──────── TEXT PASSAGE

Paul is the third important lover of mine to die. Brian, who I’d met at 25, died of ALS. Todd died a few years ago, “and I’m leaving too,” Mark reminds me.

That quiet I spoke of, I like it now more than ever. The other day, co-working here at the house with my 28-year-old, Zoe, there was a moment on the couch where we both lay back onto the pillows and neither of us spoke.I wondered if we had the kind of intimacy and tolerance for that. I wondered who would speak first, but neither of us did, we just lay there, our heads together on a pillow in the late afternoon saying nothing.

And what might we say?

I love you, I’m sorry. Which covers a lot, and will often seem inadequate, especially when you’re with your children. I’m sorry about the world we’re leaving you, I’m sorry I wasn’t as in tune with what you needed when you were small. I’m sorry I didn’t work out my body dysmorphia before I had you and Ruby. I hope I taught you something about love, about apology and beginning again.

────────────────

→ **YOUR OBJECTIVE**
Continue the essay on grief and shared silence above, picking up after its final sentence.

──────── RECORD LIST

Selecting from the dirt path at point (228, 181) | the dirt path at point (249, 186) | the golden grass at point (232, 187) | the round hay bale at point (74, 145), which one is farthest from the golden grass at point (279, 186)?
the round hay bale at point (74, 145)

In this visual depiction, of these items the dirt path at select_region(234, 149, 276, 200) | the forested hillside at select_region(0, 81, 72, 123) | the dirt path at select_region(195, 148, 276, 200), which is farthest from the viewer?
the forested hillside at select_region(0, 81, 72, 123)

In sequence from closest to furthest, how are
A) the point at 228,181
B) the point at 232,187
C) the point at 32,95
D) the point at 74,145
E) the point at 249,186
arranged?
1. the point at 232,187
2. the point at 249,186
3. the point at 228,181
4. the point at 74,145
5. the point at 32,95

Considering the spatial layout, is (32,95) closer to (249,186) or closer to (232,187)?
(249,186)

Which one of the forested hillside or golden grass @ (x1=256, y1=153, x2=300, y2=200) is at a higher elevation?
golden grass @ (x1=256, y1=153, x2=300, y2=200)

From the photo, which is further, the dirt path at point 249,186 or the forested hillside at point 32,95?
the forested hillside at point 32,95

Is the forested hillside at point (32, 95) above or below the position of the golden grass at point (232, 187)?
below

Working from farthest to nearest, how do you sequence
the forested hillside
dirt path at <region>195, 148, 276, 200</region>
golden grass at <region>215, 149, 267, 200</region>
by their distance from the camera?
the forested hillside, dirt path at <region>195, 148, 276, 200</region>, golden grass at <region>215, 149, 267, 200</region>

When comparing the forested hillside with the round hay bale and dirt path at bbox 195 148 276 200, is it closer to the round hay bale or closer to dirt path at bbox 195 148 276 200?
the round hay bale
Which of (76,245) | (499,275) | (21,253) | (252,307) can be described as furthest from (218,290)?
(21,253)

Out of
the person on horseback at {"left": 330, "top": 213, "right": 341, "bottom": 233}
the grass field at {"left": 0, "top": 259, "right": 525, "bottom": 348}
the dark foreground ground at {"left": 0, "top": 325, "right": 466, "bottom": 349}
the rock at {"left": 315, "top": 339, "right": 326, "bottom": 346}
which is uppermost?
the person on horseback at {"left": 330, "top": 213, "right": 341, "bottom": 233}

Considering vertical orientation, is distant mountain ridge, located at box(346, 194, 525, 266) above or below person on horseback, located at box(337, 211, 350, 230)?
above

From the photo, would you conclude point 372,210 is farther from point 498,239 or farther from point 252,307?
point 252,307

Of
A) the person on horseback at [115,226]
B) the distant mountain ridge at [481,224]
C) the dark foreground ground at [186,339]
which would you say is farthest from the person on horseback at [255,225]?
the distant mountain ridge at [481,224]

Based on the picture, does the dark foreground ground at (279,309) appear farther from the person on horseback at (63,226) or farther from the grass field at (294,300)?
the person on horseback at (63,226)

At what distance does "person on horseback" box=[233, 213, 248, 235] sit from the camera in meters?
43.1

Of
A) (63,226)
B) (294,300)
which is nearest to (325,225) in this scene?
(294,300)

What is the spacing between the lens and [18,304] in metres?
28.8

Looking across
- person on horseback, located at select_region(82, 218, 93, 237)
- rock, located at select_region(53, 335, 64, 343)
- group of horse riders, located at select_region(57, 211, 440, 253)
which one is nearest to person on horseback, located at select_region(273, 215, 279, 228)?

────────────────

→ **WRITTEN RESPONSE**
Everything all of it. The dream I had last night where I’m in a quiet embrace with a man. We’re breathing together and it’s healing. Nothing else is needed. Just like the hug I had with Mark last night, and how he said we needed to hug as much as we could since he’ll be leaving for good in less than two months, how even after 37 years with someone, a hug can say it’s all. It’s enough.

In the phone call with Cynthia she told me how Paul had died – it was his heart, wouldn’t you know? That big muscular organ of his that he extended to practically everyone. He liked being helpful and he loved women. “Well aren’t you something,” he would say, shaking his head. “Aren’t you something.”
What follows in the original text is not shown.